[refactor] replace scattered business kwargs with typed request objects and explicit stage boundaries (#7024)

### What this PR does / why we need it? Refactor `vllm_ascend/ops/fused_moe` to replace scattered MoE business `**kwargs` with typed request objects and explicit stage boundaries. - Prepare, dispatch, MLP, and quant stages now have clearer ownership. - Main MoE path no longer depends on business `kwargs.get(...)` lookups. - Comm and dispatcher interfaces are request-only on the main path. - UTs can assert stage-level fields directly instead of inferring behavior indirectly. ### Does this PR introduce _any_ user-facing change? No. ### How was this patch tested?

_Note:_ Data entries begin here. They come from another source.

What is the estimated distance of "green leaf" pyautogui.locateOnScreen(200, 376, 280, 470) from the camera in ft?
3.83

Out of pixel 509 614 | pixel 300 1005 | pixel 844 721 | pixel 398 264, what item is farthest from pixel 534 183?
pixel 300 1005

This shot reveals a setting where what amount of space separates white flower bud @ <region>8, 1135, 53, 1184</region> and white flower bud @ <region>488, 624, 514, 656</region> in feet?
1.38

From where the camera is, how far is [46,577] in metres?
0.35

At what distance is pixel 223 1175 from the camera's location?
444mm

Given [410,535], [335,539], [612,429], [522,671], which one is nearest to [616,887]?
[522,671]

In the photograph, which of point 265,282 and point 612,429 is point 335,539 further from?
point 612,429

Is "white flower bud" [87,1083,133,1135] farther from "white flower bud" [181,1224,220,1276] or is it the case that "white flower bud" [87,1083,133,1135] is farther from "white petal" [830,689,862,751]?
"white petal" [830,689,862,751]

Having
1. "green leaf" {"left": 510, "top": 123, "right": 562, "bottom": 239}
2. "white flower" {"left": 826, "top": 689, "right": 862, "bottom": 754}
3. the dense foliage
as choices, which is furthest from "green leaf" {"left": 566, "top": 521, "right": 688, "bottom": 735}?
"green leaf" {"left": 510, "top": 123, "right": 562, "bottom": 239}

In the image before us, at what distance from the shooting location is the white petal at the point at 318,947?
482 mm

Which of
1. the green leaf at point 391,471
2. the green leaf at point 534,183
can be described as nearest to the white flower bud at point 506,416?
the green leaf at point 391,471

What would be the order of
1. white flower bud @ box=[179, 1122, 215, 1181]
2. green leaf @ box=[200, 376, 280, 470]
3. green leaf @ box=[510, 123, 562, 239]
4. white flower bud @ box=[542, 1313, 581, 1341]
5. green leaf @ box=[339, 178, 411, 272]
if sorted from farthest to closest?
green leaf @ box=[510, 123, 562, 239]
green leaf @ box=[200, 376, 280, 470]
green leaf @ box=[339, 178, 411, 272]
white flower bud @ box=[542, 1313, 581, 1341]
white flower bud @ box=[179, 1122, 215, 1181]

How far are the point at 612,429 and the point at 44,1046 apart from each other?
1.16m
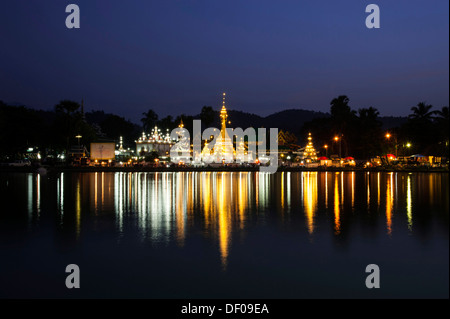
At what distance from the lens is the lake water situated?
6922mm

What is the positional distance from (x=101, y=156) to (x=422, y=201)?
4947 centimetres

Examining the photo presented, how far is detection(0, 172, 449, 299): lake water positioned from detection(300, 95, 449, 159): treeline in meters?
43.0

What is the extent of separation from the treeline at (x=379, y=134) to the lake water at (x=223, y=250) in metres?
43.0

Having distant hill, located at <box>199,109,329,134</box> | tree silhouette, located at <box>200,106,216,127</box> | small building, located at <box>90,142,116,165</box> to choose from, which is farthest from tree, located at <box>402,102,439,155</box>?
distant hill, located at <box>199,109,329,134</box>

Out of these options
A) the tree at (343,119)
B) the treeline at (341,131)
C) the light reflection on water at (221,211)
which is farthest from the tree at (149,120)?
the light reflection on water at (221,211)

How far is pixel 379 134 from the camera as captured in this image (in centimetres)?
6247

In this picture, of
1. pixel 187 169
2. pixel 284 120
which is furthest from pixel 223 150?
pixel 284 120

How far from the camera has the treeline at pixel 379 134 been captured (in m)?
58.9

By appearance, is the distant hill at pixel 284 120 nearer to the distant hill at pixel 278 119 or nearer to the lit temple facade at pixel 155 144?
the distant hill at pixel 278 119

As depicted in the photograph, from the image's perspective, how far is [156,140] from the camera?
6838cm

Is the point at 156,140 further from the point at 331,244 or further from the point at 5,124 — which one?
the point at 331,244

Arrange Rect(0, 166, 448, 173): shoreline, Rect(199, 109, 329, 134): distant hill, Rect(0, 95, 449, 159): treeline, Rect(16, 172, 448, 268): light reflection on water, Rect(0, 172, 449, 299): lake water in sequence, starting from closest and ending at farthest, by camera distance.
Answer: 1. Rect(0, 172, 449, 299): lake water
2. Rect(16, 172, 448, 268): light reflection on water
3. Rect(0, 166, 448, 173): shoreline
4. Rect(0, 95, 449, 159): treeline
5. Rect(199, 109, 329, 134): distant hill

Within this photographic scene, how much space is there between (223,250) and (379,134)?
5824 centimetres

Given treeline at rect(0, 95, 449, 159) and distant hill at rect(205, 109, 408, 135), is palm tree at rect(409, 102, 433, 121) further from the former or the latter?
distant hill at rect(205, 109, 408, 135)
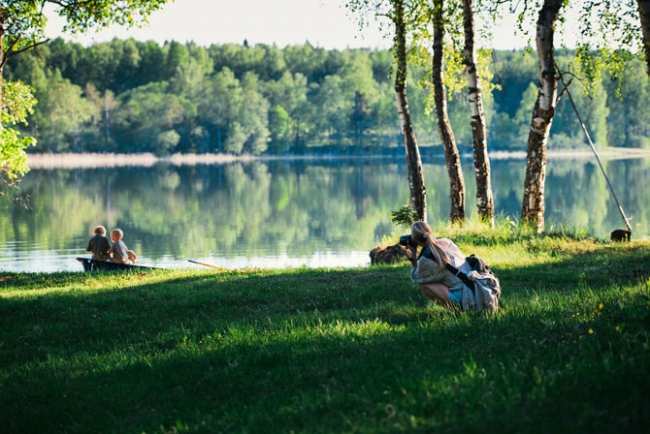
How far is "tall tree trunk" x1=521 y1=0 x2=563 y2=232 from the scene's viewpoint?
822 inches

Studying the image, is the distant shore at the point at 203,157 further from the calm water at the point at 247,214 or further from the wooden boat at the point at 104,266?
the wooden boat at the point at 104,266

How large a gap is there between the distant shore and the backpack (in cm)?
11937

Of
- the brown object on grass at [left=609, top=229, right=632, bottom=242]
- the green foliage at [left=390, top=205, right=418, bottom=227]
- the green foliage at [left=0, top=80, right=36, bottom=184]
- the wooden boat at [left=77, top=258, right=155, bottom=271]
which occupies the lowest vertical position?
the wooden boat at [left=77, top=258, right=155, bottom=271]

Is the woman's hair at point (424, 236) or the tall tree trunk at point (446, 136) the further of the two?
the tall tree trunk at point (446, 136)

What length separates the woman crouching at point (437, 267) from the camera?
10812mm

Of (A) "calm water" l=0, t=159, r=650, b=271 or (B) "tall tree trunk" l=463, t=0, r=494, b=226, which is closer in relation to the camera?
(B) "tall tree trunk" l=463, t=0, r=494, b=226

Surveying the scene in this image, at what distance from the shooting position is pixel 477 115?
Result: 75.6 ft

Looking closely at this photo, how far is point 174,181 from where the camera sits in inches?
3533

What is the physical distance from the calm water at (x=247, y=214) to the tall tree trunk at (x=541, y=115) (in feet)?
23.5

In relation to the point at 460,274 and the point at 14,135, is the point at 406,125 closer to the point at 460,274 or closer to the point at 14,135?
the point at 14,135

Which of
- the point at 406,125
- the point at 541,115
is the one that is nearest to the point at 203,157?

CI passed. --------- Signed-off-by: linfeng-yuan <1102311262@qq.com>
2026-03-20 23:23:57 +08:00
parent c860535246
commit 88d03a783f
33 changed files with 2146 additions and 947 deletions
--- a/vllm_ascend/_310p/fused_moe/token_dispatcher.py
+++ b/vllm_ascend/_310p/fused_moe/token_dispatcher.py
@@ -25,26 +25,27 @@
 import torch
 from vllm.distributed.parallel_state import get_ep_group

-from vllm_ascend.ops.fused_moe.token_dispatcher import TokenDispatcherWithAllGather, TokenDispatchResult
+from vllm_ascend.ops.fused_moe.moe_runtime_args import MoEAllGatherCombineMetadata, MoETokenDispatchInput
+from vllm_ascend.ops.fused_moe.token_dispatcher import MoETokenDispatchOutput, TokenDispatcherWithAllGather


 class TokenDispatcherWithAllGather310(TokenDispatcherWithAllGather):
    def __init__(self, **kwargs):
        super().__init__(**kwargs)

-    def token_dispatch(  # type: ignore[override]
+    def token_dispatch(
        self,
-        hidden_states: torch.Tensor,
-        topk_weights: torch.Tensor,
-        topk_ids: torch.Tensor,
-        expert_map: torch.Tensor | None = None,
-        apply_router_weight_on_input: bool = False,
+        token_dispatch_input: MoETokenDispatchInput,
    ):
-        self.original_shape = hidden_states.shape
+        hidden_states = token_dispatch_input.hidden_states
+        topk_weights = token_dispatch_input.topk_weights
+        topk_ids = token_dispatch_input.topk_ids
+        expert_map = token_dispatch_input.routing.expert_map
+        apply_router_weight_on_input = token_dispatch_input.routing.apply_router_weight_on_input
+        restore_shape = hidden_states.shape

        num_tokens = hidden_states.shape[:-1].numel()
-        self.apply_router_weight_on_input = apply_router_weight_on_input
-        if self.apply_router_weight_on_input:
+        if apply_router_weight_on_input:
            assert topk_weights.dim() == 2, "`topk_weights` should be in shape (num_tokens, topk)"
            _, topk = topk_weights.shape
            assert topk == 1, "Only support topk=1 when `apply_router_weight_on_input` is True"
@@ -66,13 +67,16 @@ class TokenDispatcherWithAllGather310(TokenDispatcherWithAllGather):
        )
        expert_tokens = expert_tokens.to(torch.int64)
        group_list_type = 1  # `count` mode
-        context_metadata = {"topk_weights": topk_weights, "expanded_row_idx": expanded_row_idx}

-        return TokenDispatchResult(
+        return MoETokenDispatchOutput(
            hidden_states=sorted_hidden_states,
            group_list=expert_tokens,
            group_list_type=group_list_type,
-            context_metadata=context_metadata,
+            combine_metadata=MoEAllGatherCombineMetadata(
+                topk_weights=topk_weights,
+                expanded_row_idx=expanded_row_idx,
+                restore_shape=restore_shape,
+            ),
        )

    def moe_init_routing(self, x, expert_idx, active_num, active_expert_range):